Vous vous en souvenez peut-être, l’hiver dernier (un an tout juste) sortait cet album d’une jeune chanteuse espagnole : Rosalía.

Rosalía, auteure-compositrice-interprète le 12 décembre 2019 à Hollywood.
Rosalía, auteure-compositrice-interprète le 12 décembre 2019 à Hollywood. © AFP / Xavier Collin / Agence de presse image / NurPhoto

« Malamente » tiré de l’album « El mal querer » ou l’amour mauvais, selon Rosalía, c’est tout autour de cette idée des tourments de la passion que se concentrait le deuxième album de la jeune Rosalía, 25 ans alors.

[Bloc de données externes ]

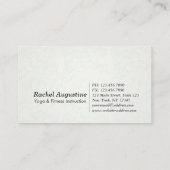 Yoga Meditation Instructor Class Pass Loyalty Kaar (Achterkant)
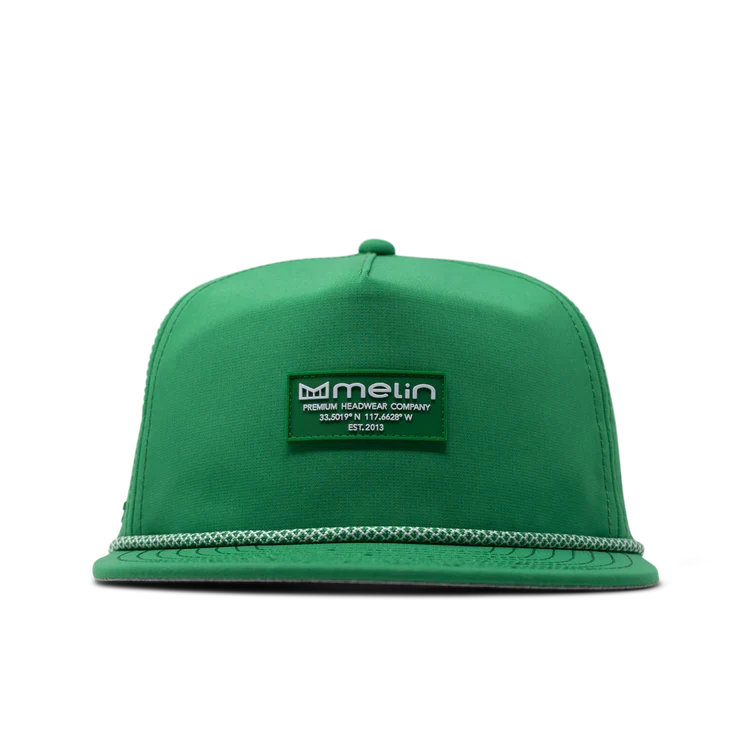 Coronado Brick Hydro Performance Snapback Hat KELLY GREEN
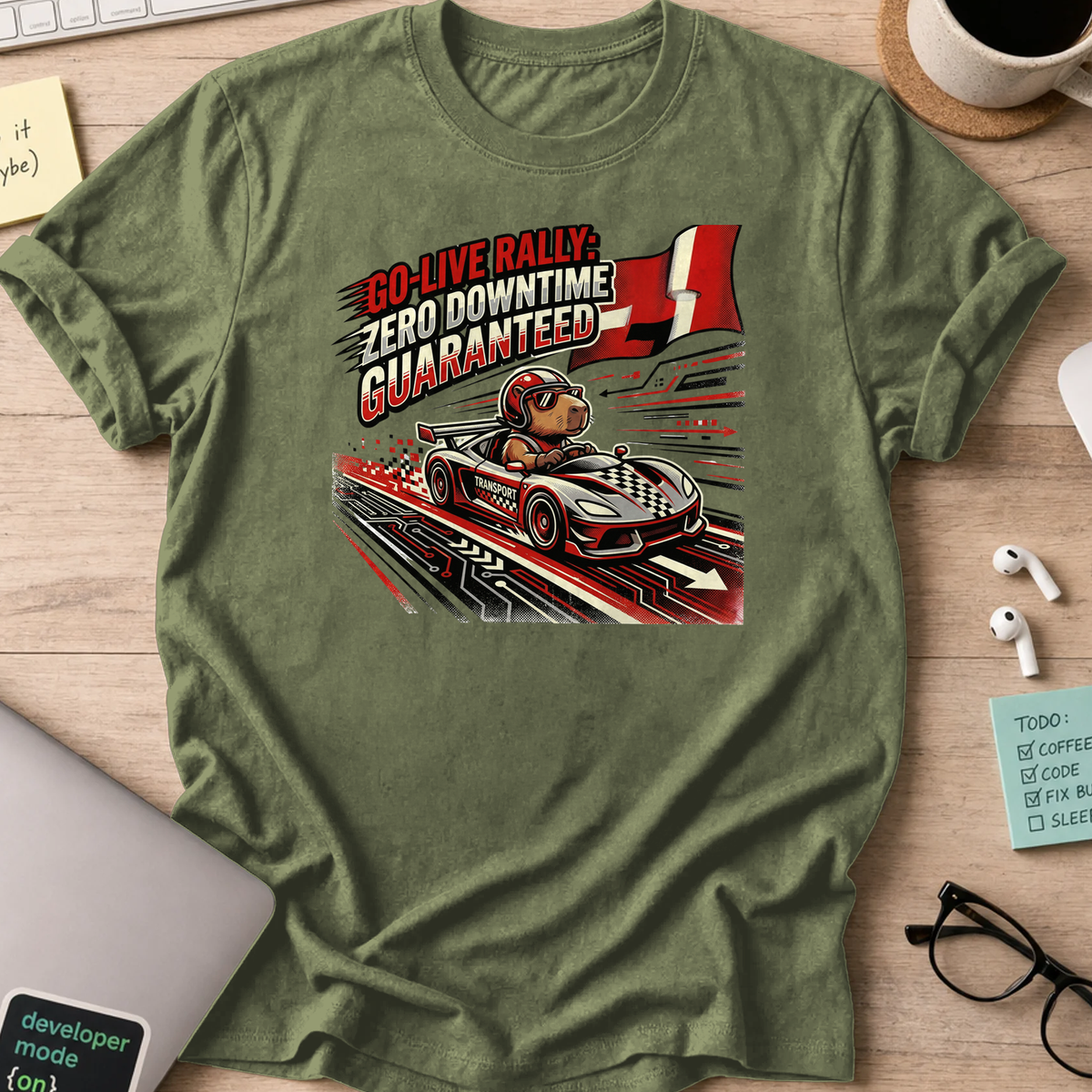 go live rally shirt - Military Green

Tout nous a impressionné chez Rosalía depuis, à commencer cet album très narratif, savamment construit, où son talent évident de chanteuse de flamenco s’appuie sur une production (disons électronique R’nb) la plus contemporaine qui soit. 

Cela fait des années qu’on avait pas vu de chanteuse ou de musicien Espagnol dépasser les frontières, mais Rosalía elle y est arrivé, à tout point de vue, y compris celui de la danse : elle ne vient pas du tout du giron de la culture Flamenco (de l’Andalousie, de Séville) : elle est blanche et catalane Rosalía (elle a grandi dans la région de Barcelone, à Sant Esteve Sesrovires) et visiblement elle a plutôt écouté cette musique dans des voitures, à fort volume, avec du rap et de la techno, et c’est peut-être ce qu’il l’a autorisée à transgresser les codes du genre… 

Glissant par endroit des références précises comme une reprise des sœurs gitanes Las Grecas (« Te Estoy amando locamente » grand tube de 1974). Ce qui lui vaut parfois dans le monde hispanophone l’accusation d’appropriation culturelle. 

Mais depuis la sortie de cet album, en 2019 Rosalía a ouvert encore d’autres territoires : on l’a vue sur scène en France pour la première fois en juin dernier au festival We Love Green, et je me souviens que même Michka Assayas qui présentait la soirée (et qui en a vu d’autres) avait été assez impressionné. Elle avait joué notamment ce duo, tout récent alors, avec James Blake.

Rosalía et James Blake un des duos de l’année 2019… 

Et depuis ce très beau titre dans l’album de James Blake, Rosalía a multiplié les collaborations en s’aventurant plus loin encore vers un autre territoire, celui du reggaeton (un des genres majeurs de la musique de club en Amérique du Sud). 

Elle a travaillé deux fois avec le Colombien J-Balvin notamment, et connu un très gros succès dans le monde latino avec « Con Altura » (avec hauteur, avec style). (un des clips les plus vus dans le monde cette année sur You Tube) 

Rosalía continue à travailler avec « El Guincho » (Pablo Díaz-Reixa) le producteur espagnol avec qui elle a bâti son succès, mais elle insiste dans cette conquête de l’hémisphère hispanophone en allant à la rencontre d’une autre star du reggaeton, le portoricain Ozuna avec qui elle chante « Yo por  Ti - Tu por Mi ». 

Pour avoir vue Rosalía lors de son dernier passage à Paris : tout le monde était pour elle, et inversement.

A suivre le 26 janvier prochain aux Grammy Awards : Rosalía est nommée dans la catégorie meilleur album ‘urbain / alternatif’ et surtout meilleur nouvelle artiste (première fois pour un artiste hispanophone).